How to Depreciate Assets

By Mariah VenusEmail Mariah

Depreciation is the recognition of an asset’s cost over a longer period of time (i.e. years vs. absorbing a major expense all at once). Depreciation begins when a business places an asset in service, and ends when the business has fully recovered the asset’s cost — OR when the taxpayer retires it from service, whichever happens first.  For instance, when a printing business buys a new printer, it will likely depreciate that item over 5-10 years but might actually continue to use the printer long after it is fully depreciated.

Alternately, with changes in technology, the same printer company might buy a printer and plan to depreciate for 10 years, but find within 5 that is it out of date and they can be more profitable by buying a new machine.  In this instance they will either sell the old unit and remove it from the depreciable items in that way, or they will accelerate the depreciation and add the new machine to the depreciation schedule.

Once a business has fully depreciated an asset, it is not required to dispose of the asset. If an asset is still in working order, they are free to keep using it. However, the business doesn’t gain a tax benefit from recognizing additional depreciation expenses on that same asset (no double dipping!). From an accounting perspective, the company is getting to use the asset for no cost from that point on.
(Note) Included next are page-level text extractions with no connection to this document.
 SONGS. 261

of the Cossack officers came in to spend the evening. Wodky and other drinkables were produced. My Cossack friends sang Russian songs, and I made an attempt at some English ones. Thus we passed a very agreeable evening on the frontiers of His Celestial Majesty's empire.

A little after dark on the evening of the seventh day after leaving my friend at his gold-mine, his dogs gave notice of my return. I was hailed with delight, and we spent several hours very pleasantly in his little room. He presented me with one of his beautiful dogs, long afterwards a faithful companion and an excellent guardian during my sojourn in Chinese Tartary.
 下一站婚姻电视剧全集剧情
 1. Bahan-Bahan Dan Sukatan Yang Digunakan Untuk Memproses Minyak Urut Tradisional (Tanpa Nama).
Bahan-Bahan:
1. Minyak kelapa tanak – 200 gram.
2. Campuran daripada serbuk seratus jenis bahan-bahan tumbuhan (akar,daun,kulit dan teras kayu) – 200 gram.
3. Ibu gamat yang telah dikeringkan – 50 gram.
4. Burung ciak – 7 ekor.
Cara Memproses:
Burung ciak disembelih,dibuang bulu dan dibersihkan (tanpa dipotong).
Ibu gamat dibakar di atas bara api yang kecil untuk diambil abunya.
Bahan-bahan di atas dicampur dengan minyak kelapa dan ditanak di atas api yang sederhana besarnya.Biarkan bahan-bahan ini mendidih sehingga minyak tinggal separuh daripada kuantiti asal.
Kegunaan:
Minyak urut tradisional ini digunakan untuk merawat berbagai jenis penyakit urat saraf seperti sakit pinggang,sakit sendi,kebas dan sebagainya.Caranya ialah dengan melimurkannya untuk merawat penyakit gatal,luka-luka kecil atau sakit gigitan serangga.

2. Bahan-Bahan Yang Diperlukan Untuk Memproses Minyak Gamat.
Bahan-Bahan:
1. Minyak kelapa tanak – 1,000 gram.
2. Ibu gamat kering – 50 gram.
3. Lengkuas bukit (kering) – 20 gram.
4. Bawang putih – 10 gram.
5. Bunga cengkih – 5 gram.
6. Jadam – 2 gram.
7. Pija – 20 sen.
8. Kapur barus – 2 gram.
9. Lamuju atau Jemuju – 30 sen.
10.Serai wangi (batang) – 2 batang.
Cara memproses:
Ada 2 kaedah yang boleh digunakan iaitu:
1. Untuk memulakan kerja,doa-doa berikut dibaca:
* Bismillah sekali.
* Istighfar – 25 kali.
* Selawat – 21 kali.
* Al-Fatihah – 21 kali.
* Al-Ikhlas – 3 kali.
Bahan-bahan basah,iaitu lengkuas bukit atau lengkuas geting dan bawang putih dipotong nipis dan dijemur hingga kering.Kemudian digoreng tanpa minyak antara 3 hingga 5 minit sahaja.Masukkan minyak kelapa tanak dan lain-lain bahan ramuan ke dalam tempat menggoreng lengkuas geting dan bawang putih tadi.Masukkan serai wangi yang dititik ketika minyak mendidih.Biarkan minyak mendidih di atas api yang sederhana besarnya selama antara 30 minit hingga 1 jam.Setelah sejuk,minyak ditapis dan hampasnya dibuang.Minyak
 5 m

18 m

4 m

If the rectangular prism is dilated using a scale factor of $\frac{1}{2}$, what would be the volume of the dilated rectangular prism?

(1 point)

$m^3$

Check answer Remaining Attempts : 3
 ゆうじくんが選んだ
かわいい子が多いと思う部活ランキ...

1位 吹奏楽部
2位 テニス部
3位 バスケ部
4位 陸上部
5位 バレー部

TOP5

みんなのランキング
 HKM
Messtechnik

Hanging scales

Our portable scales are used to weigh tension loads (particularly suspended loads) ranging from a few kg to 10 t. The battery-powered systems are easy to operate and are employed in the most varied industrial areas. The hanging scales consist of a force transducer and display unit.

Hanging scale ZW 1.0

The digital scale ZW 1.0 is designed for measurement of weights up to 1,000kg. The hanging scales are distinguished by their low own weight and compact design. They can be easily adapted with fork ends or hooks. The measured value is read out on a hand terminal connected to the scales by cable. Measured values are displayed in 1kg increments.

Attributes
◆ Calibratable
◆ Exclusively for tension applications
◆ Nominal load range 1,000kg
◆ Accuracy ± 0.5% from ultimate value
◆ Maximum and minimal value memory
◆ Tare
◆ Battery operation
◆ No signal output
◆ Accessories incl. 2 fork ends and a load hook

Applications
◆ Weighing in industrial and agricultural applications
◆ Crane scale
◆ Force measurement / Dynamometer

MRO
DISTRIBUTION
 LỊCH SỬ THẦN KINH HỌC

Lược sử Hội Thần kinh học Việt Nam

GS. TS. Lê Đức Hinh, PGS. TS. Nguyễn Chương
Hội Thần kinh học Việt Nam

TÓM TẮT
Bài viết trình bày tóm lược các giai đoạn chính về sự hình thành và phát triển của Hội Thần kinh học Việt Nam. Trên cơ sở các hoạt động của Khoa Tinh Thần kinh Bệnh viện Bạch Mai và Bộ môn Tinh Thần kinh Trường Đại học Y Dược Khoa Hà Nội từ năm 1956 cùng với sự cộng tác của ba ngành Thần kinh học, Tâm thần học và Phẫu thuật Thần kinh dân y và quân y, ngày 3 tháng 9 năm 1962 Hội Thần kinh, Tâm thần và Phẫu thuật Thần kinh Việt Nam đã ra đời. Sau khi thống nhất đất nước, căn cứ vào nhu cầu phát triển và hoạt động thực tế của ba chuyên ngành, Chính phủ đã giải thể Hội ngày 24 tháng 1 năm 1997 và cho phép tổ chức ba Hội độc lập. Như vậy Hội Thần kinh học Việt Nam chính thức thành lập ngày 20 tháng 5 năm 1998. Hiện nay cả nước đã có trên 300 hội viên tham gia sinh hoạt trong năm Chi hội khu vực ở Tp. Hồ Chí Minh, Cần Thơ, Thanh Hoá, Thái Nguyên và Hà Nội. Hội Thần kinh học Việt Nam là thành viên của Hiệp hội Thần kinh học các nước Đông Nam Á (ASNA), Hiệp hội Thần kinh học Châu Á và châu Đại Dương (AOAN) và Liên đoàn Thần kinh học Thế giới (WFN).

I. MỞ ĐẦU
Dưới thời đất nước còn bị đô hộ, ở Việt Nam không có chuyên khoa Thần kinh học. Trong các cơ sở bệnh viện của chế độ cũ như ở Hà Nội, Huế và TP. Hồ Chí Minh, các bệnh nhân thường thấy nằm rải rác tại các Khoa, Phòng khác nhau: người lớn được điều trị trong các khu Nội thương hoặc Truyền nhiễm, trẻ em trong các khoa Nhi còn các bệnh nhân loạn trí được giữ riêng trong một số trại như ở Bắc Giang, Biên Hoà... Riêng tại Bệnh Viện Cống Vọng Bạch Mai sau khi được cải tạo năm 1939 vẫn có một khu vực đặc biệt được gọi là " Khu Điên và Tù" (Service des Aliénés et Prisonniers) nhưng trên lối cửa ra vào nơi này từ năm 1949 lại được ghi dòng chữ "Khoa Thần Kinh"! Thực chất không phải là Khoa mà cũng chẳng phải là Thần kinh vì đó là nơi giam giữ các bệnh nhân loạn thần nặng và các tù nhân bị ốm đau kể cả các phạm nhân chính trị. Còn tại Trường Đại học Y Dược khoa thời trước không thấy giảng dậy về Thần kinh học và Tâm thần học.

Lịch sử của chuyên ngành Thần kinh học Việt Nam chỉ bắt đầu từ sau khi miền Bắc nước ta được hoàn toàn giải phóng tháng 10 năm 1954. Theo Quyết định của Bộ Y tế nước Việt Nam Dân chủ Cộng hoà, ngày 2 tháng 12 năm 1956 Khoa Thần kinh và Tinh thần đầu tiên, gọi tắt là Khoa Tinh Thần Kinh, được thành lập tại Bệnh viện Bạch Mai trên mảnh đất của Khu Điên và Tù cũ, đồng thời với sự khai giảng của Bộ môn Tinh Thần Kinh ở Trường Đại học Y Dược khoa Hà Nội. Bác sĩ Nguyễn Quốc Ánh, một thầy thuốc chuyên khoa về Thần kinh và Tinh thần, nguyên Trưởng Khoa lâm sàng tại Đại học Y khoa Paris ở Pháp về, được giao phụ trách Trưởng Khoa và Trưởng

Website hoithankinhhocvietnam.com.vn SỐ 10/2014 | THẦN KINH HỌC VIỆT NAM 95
Unfortunately, older assets often require more maintenance and need to be replaced eventually. As a business owner, you should determine if the cost of maintenance and repair is worth holding onto that asset. You should also consider the possibility that purchasing a new asset could improve your efficiency, reduce labor costs or even give you functionality that would make your business more competitive (and improve your sales).  Beyond those factors, a tax planner can advise if the tax savings created by a new depreciable asset can justify the new purchase on its own!

Establishing an “Asset Threshold” with your tax preparer/planner can help you easily communicate to your bookkeeper what purchases should be depreciated versus expensed immediately.  Most companies will set their threshold between $500 and $2500 to item or purchase (i.e. computer with necessary monitor and all cables needed make one purchase)..  Additionally, using tools such as Receipt Bank can help you communicate this info to your bookkeeper as you publish copies of receipts.

The depreciation expense of an asset can be recorded in your accounting software either monthly or annually. Many accounting platforms, such as Xero and QuickBooks Online, include a depreciation module that can complete the entries for you.